What’s Marriage Got to do With it


What’s Marriage Got to do With it in Marriage Conversation

Perhaps our deepest longing is to experience the legitimacy of our loving in the on going presence of someone loving us. Good marriages do that. In their absence, we too, cry. What’s Marriage got to do with it?

I’m talking with a friend over coffee the other day. She’s complaining – like always -about the complexities of love. I’m reassuring and challenging – like always – about love. About love being what we came here to do. About love being the juice of life. About love shaping relationships and in its absence, shaping them as well.

Now she is posturing. “Why can’t we all just love one another?” “Why does it all seem so difficult?” I’m not there. “Love’s not the difficult thing,” I say, “loving is.” She then goes towards the idea of marriage. Wants me to know that people will love one another with or without marriage. They’ll do it badly or they’ll do it well but marriage isn’t the critical component. Mental and emotional health is. And, desire is. And, lack of struggle for survival is. Also lack of stress. Don’t I think the world would be a more loving place if everyone had a job they loved and a safe place to live? “Why do you focus so much on marriage?”

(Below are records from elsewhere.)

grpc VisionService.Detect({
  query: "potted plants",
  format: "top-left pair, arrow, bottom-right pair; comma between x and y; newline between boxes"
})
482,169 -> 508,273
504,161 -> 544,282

I got up for a refill. The coffee shop buzzed with conversations, cellphones rang, people stared into laptops. I like the smells, the buzz and I like seeing people like one another. I came back to our table and sat down. She was crying.

I had a response to her question about marriage but it didn’t seem so urgent. I asked her what was going on. She looked at me and said “I wish I could believe that someone would partner with me for life, that I could relax into being myself just as I am, that aging, and money and career and children could all be worked with with someone I loved and who loved me. But I don’t see it happening.”

Perhaps our deepest longing is to experience the legitimacy of our loving in the on going presence of someone loving us. Good marriages do that. In their absence, we too, cry.